花粉はウイルスに比べれば非常に大きいものですから、マスクを着用することで体内への侵入を防ぎ、花粉症の症状を緩和させることができます。
対処法2.保護メガネ
花粉症対策には保護メガネも有効です。機能性を重視しているため、デザインで不満を覚える人も多いことでしょうが花粉を体内へ侵入させないためには必要なツールです。
目に花粉が付着すると、まず涙が止まらなくなります。それを放置したままでいると、目を保護するための水分が不足し乾燥を招きます。
そうすると、そこから体内へ花粉が侵入することがあります。そうならないためにも保護めがねの着用は意味があるのことです。
対処法3.洗顔
外出した後に軽く洗顔をするのも、花粉症の症状を緩和させるためには有効的な手段です。外に出ていると、どうしても気付かないうちに花粉まみれになっていることがあります。
そのため、ちょっとした動きなどで花粉が舞い上がり、それを吸い込んでしまうことで、一気に症状に悩まされることがあります。それを防止するには、外出後は手洗い、洗顔を習慣づけるようにすることがお勧めです。
洗顔方法もぬるま湯などで軽くなでるように洗顔するようにしましょう。力を入れすぎるとかえって肌を傷つけ、花粉症による肌荒れを招くリスクがあります。
花粉症を放っておくと
花粉症などのアレルギー性鼻炎は命にかかわるような病気ではありません。しかし、アレルギー性鼻炎がひどいからといって、仕事や学校を休むわけにはいきません。そのため生活上の支障が起きて生活の質が低下してしまいます。

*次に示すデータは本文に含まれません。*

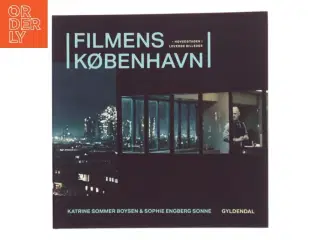 Filmens København : hovedstaden i levende billeder af Katrine Sommer Boysen (f. 1980) (Bog)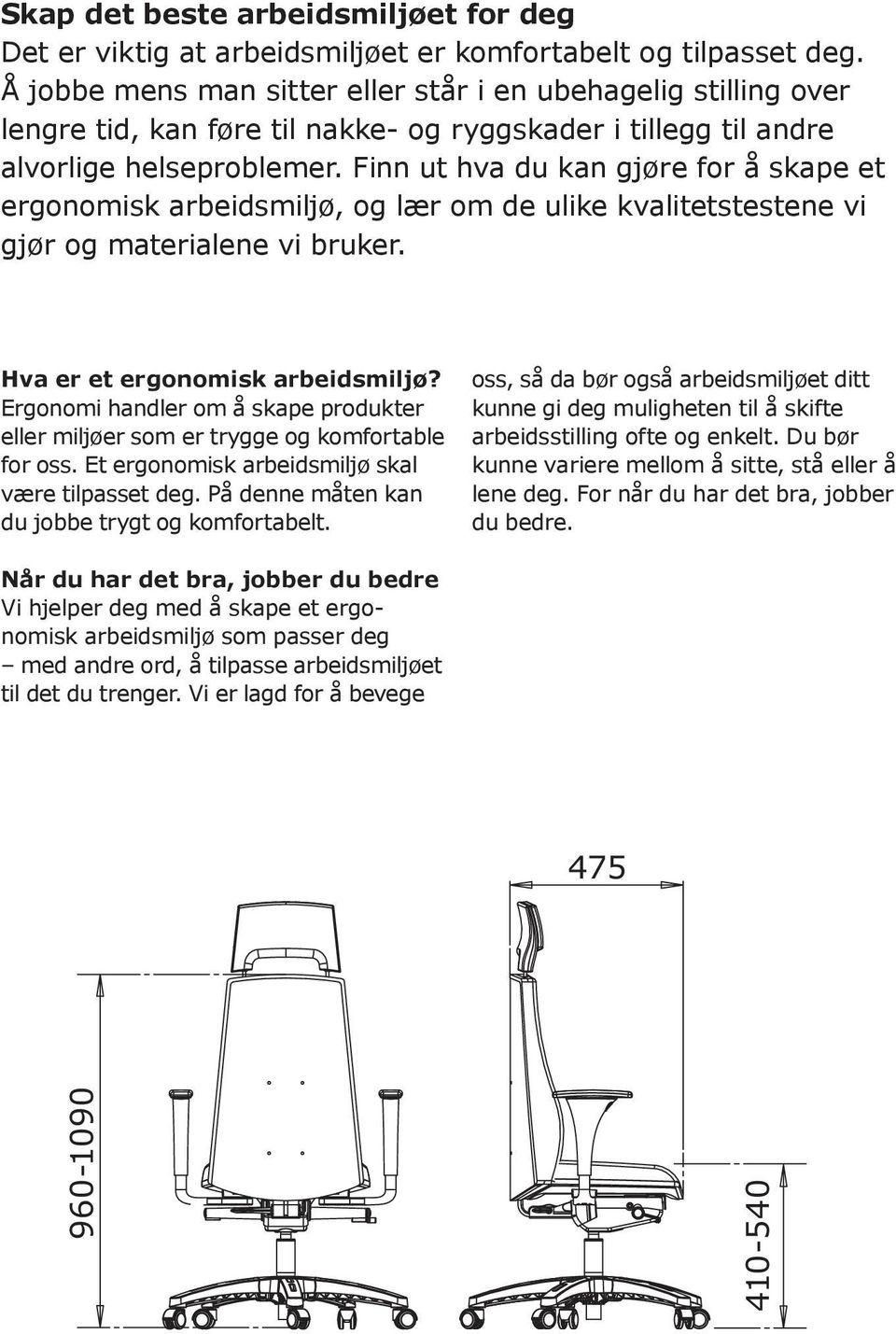 Finn ut hva du kan gjøre for å skape et ergonomisk arbeidsmiljø, og lær om de ulike kvalitetstestene vi gjør og materialene vi bruker. Hva er et ergonomisk arbeidsmiljø?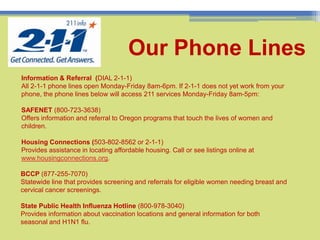 Our Phone Lines8Information & Referral  (DIAL 2-1-1) All 2-1-1 phone lines open Monday-Friday 8am-6pm. If 2-1-1 does not yet work from your phone, the phone lines below will access 211 services Monday-Friday 8am-5pm:SAFENET (800-723-3638)Offers information and referral to Oregon programs that touch the lives of women and children.Housing Connections (503-802-8562 or 2-1-1)Provides assistance in locating affordable housing. Call or see listings online at www.housingconnections.org. BCCP (877-255-7070)Statewide line that provides screening and referrals for eligible women needing breast and cervical cancer screenings. State Public Health Influenza Hotline (800-978-3040)Provides information about vaccination locations and general information for both seasonal and H1N1 flu. 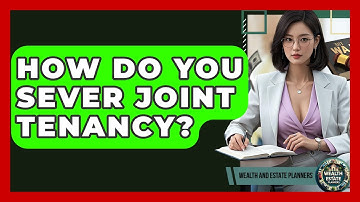 How Do You Sever Joint Tenancy? - Wealth and Estate Planners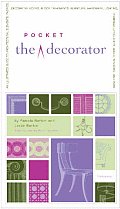 Pocket Decorator: An Illustrated A to Z Handbook to the Essential Language of Interior Design
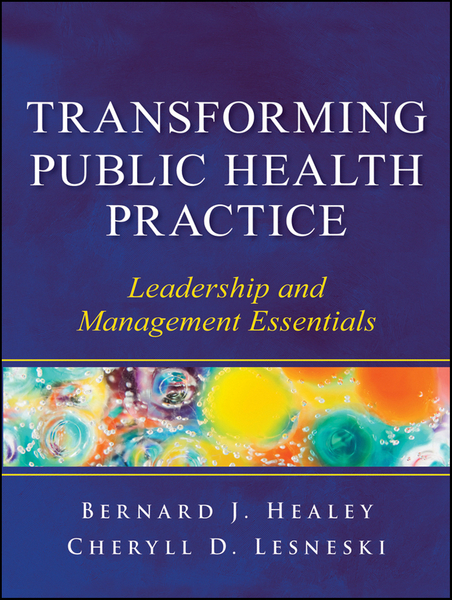 Transforming Public Health Practice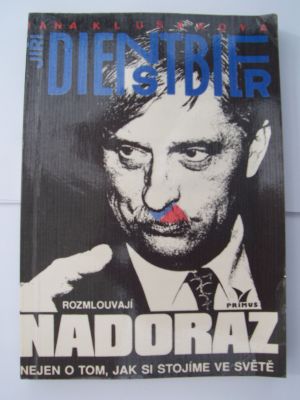 Nadoraz s Jiřím Dienstbierem 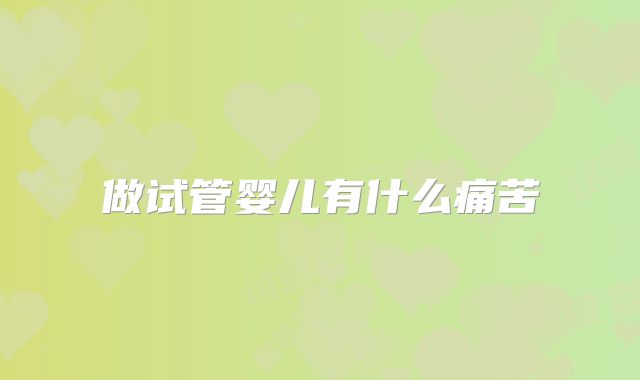 做试管婴儿有什么痛苦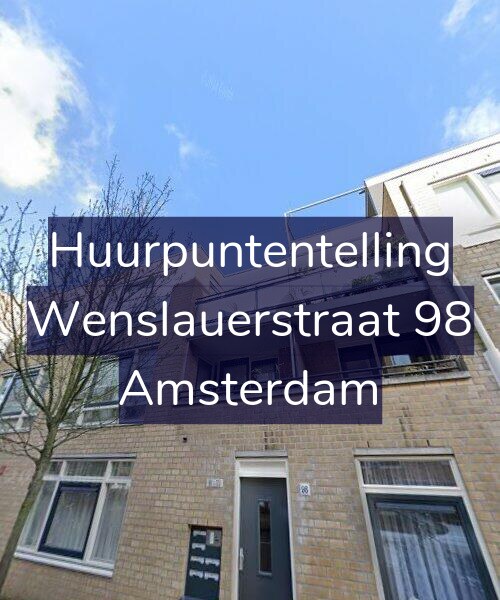 Foto gevel Huurpuntentelling voor Wenslauerstraat 98, Amsterdam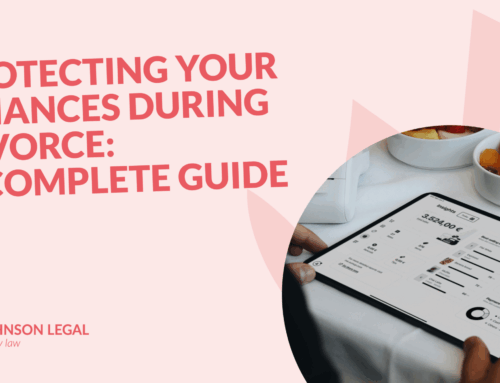 Protecting Your Finances During Divorce: A Complete Guide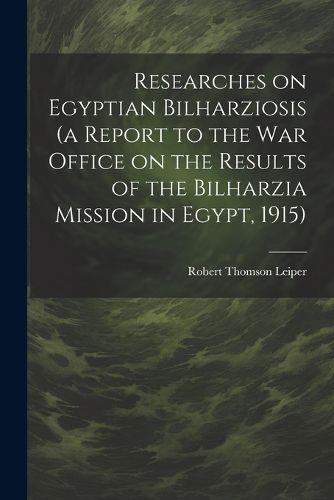 Researches on Egyptian Bilharziosis (a Report to the War Office on the Results of the Bilharzia Mission in Egypt, 1915)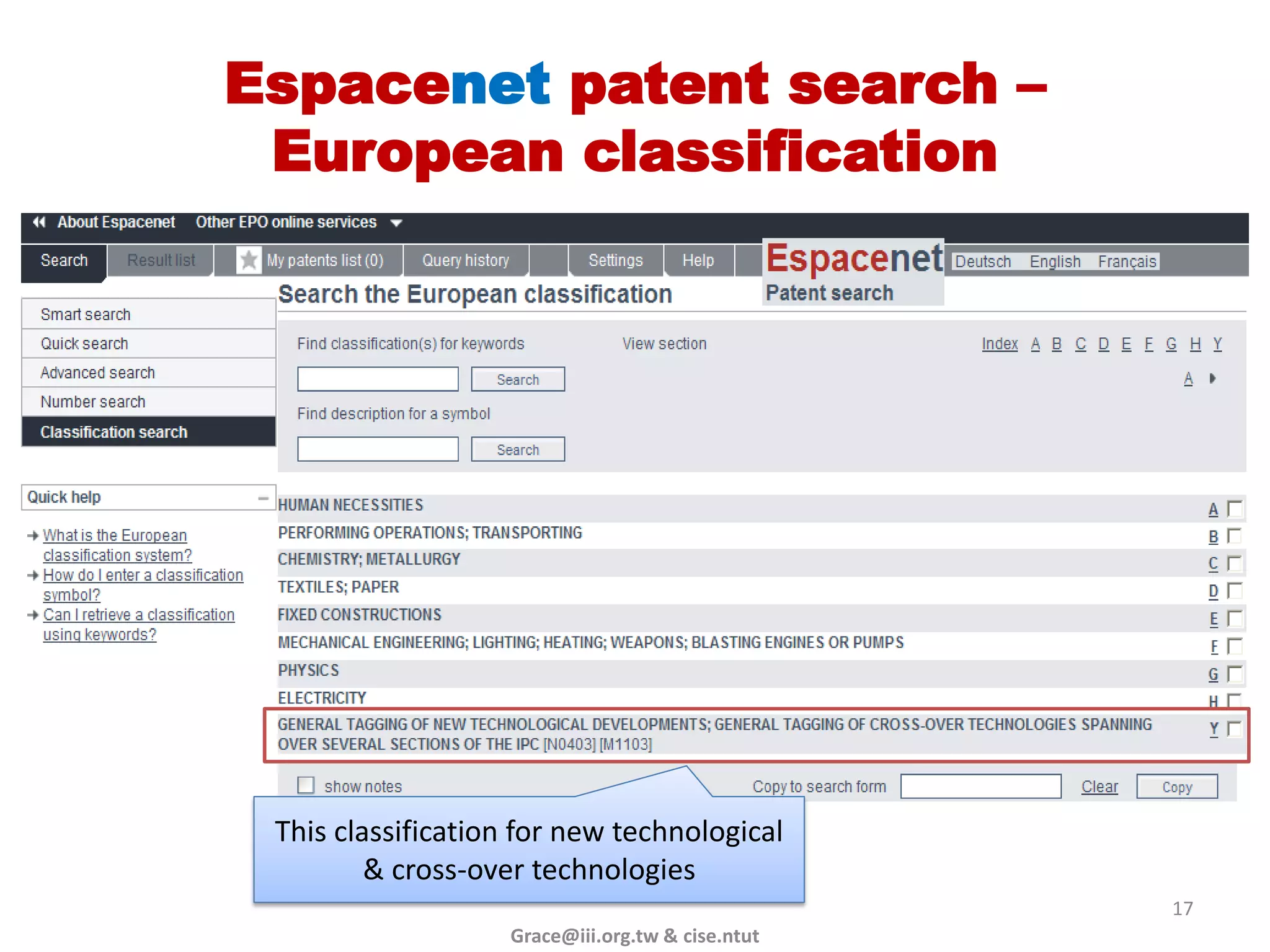 Espacenet patent search –
 European classification




 This classification for new technological
         & cross-over technologies
                                                   17
                    Grace@iii.org.tw & cise.ntut
 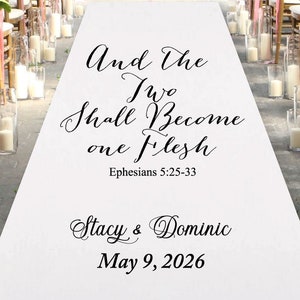 Custom And The Two Shall Become One Flesh Personalized Wedding Aisle Runner, Wedding Ceremony  Personalized Aisle Runner MAE21-W
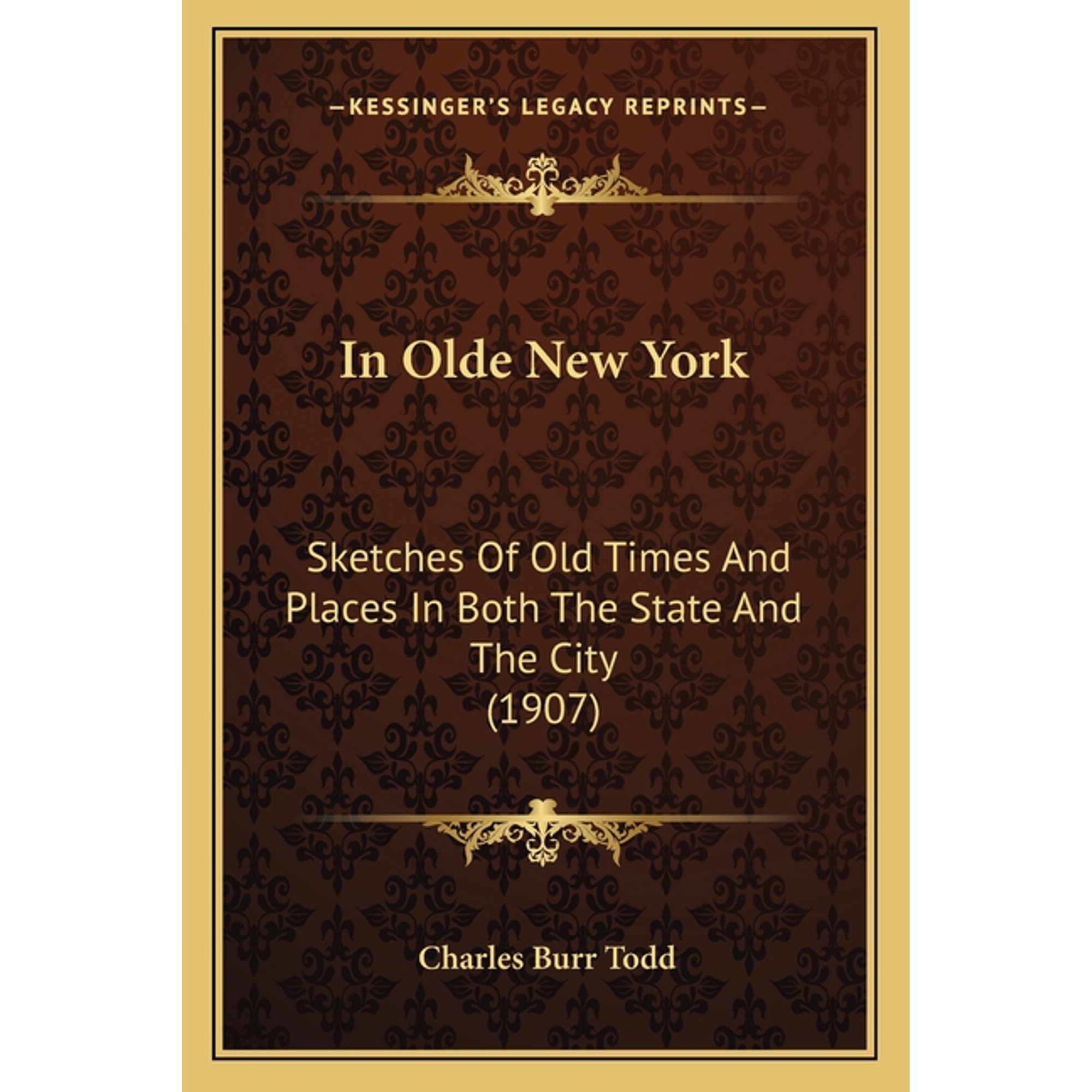 In Olde New York : Sketches Of Old Times And Places In Both The State And The City (1907) (Paperback)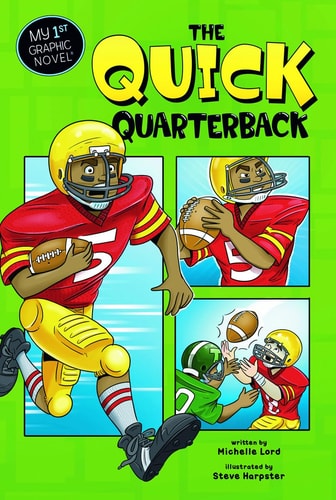 The Quick Quarterback (My First Graphic Novel)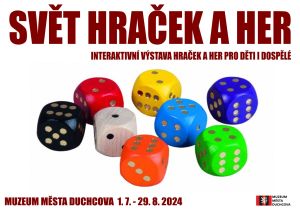 SVĚT HRAČEK A HER, 1. 7. - 31. 8. 2024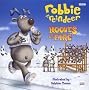 Hooves Of Fire : (Robbie The Reindeer)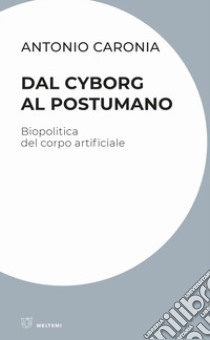 Dal cyborg al postumano. Biopolitica del corpo artificiale libro di Caronia Antonio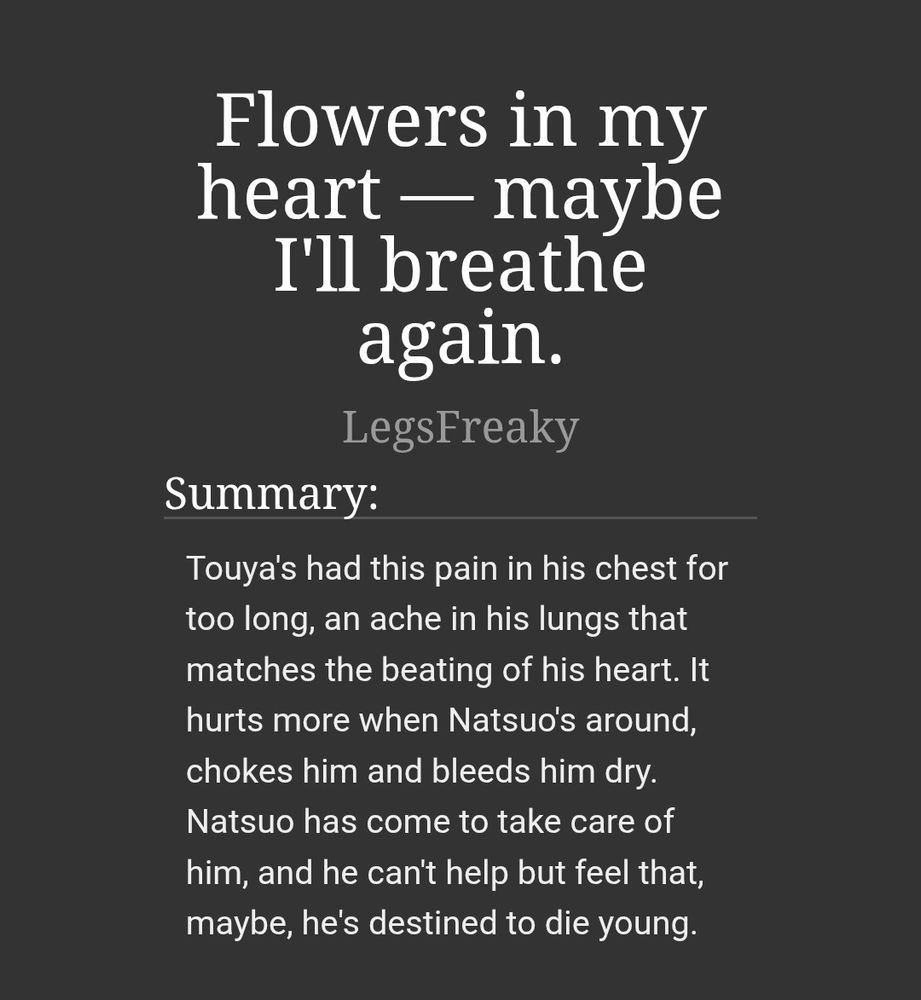 Title: Flowers in my heart — maybe I'll breathe again.

Summary: Touya's had this pain in his chest for too long, an ache in his lungs that matches the beating of his heart. It hurts more when Natsuo's around, chokes him and bleeds him dry. Natsuo has come to take care of him, and he can't help but feel that, maybe, he's destined to die young.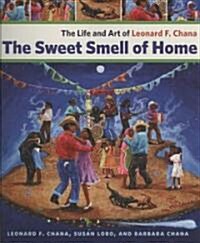 The Sweet Smell of Home: The Life and Art of Leonard F. Chana (Hardcover)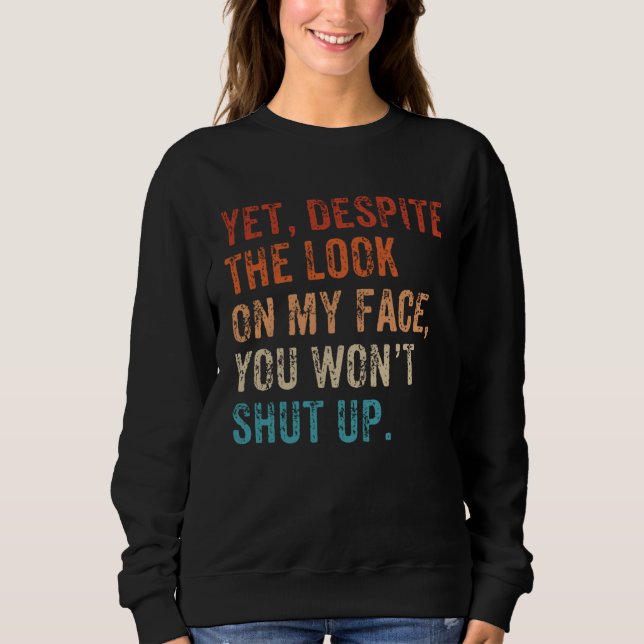 Yet Despite The Look On My Face Shut up Still Talk Sweatshirt (Front)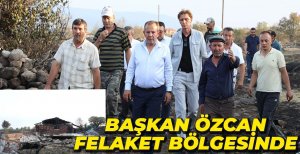 BAŞKAN ÖZCAN FELAKET BÖLGESİNDE...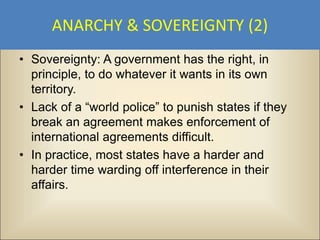 ANARCHY & SOVEREIGNTY (2)
• Sovereignty: A government has the right, in
  principle, to do whatever it wants in its own
  territory.
• Lack of a “world police” to punish states if they
  break an agreement makes enforcement of
  international agreements difficult.
• In practice, most states have a harder and
  harder time warding off interference in their
  affairs.
 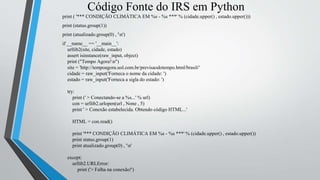 Código Fonte do IRS em Python
print ( '*** CONDIÇÃO CLIMÁTICA EM %s - %s ***' % (cidade.upper() , estado.upper()))
print (status.group(1))
print (atualizado.group(0) , 'n')
if __name__ == '__main__':
urllib2(site, cidade, estado)
assert isinstance(raw_input, object)
print ("Tempo Agora!n")
site = 'http://tempoagora.uol.com.br/previsaodotempo.html/brasil/'
cidade = raw_input('Forneca o nome da cidade: ')
estado = raw_input('Forneca a sigla do estado: ')
try:
print (' > Conectando-se a %s...' % url)
con = urllib2.urlopen(url , None , 5)
print ' > Conexão estabelecida. Obtendo código HTML...'
HTML = con.read()
print '*** CONDIÇÃO CLIMÁTICA EM %s - %s ***' % (cidade.upper() , estado.upper())
print status.group(1)
print atualizado.group(0) , 'n'
except:
urllib2.URLError:
print ('> Falha na conexão!')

治療やセルフケアをしないで放っておくと、だんだんIgE抗体が体中で増加してしまい症状が悪化します。始めはそれほどでもなかった鼻の症状が徐々にひどくなって、アレルギー体質が進んでしまうのです。
そのため早めに体質の改善や治療で症状を抑え、重症化しないようにしていくことが大切なのです。
最後に
花粉が飛散する約2週間前から、抗アレルギー剤を使用し始めることで症状を緩和することができます。花粉症がひどい人は、早めに耳鼻科などを受診して、薬を処方してもらいましょう。